> [What you are asked to do] Nothing but an exact copy of the records is expected here.

> [Dataset excerpts]

▼▼▼

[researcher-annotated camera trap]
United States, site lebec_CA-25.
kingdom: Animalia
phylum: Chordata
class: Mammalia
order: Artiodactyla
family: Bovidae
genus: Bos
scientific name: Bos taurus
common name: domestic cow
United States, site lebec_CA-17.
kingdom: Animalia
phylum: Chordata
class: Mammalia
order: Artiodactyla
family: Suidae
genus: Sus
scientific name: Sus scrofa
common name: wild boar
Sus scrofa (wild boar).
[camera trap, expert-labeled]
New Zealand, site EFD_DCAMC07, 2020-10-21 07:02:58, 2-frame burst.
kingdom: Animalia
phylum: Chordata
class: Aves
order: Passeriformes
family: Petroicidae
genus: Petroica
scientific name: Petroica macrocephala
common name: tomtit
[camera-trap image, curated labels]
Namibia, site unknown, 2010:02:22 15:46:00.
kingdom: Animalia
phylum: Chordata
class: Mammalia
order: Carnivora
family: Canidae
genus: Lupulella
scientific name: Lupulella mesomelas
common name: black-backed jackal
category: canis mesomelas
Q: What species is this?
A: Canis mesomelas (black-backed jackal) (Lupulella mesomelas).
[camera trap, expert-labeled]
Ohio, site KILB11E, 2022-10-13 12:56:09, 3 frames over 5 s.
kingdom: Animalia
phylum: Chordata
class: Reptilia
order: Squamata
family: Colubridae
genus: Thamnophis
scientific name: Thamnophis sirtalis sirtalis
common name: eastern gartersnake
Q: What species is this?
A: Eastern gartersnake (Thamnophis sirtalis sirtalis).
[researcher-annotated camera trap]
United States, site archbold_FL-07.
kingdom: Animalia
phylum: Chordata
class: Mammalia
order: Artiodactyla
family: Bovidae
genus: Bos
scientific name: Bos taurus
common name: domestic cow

▲▲▲

> [Task answer]
[researcher-annotated camera trap]
United States, site lebec_CA-25.
kingdom: Animalia
phylum: Chordata
class: Mammalia
order: Artiodactyla
family: Bovidae
genus: Bos
scientific name: Bos taurus
common name: domestic cow
United States, site lebec_CA-17.
kingdom: Animalia
phylum: Chordata
class: Mammalia
order: Artiodactyla
family: Suidae
genus: Sus
scientific name: Sus scrofa
common name: wild boar
Sus scrofa (wild boar).
[camera trap, expert-labeled]
New Zealand, site EFD_DCAMC07, 2020-10-21 07:02:58, 2-frame burst.
kingdom: Animalia
phylum: Chordata
class: Aves
order: Passeriformes
family: Petroicidae
genus: Petroica
scientific name: Petroica macrocephala
common name: tomtit
[camera-trap image, curated labels]
Namibia, site unknown, 2010:02:22 15:46:00.
kingdom: Animalia
phylum: Chordata
class: Mammalia
order: Carnivora
family: Canidae
genus: Lupulella
scientific name: Lupulella mesomelas
common name: black-backed jackal
category: canis mesomelas
Q: What species is this?
A: Canis mesomelas (black-backed jackal) (Lupulella mesomelas).
[camera trap, expert-labeled]
Ohio, site KILB11E, 2022-10-13 12:56:09, 3 frames over 5 s.
kingdom: Animalia
phylum: Chordata
class: Reptilia
order: Squamata
family: Colubridae
genus: Thamnophis
scientific name: Thamnophis sirtalis sirtalis
common name: eastern gartersnake
Q: What species is this?
A: Eastern gartersnake (Thamnophis sirtalis sirtalis).
[researcher-annotated camera trap]
United States, site archbold_FL-07.
kingdom: Animalia
phylum: Chordata
class: Mammalia
order: Artiodactyla
family: Bovidae
genus: Bos
scientific name: Bos taurus
common name: domestic cow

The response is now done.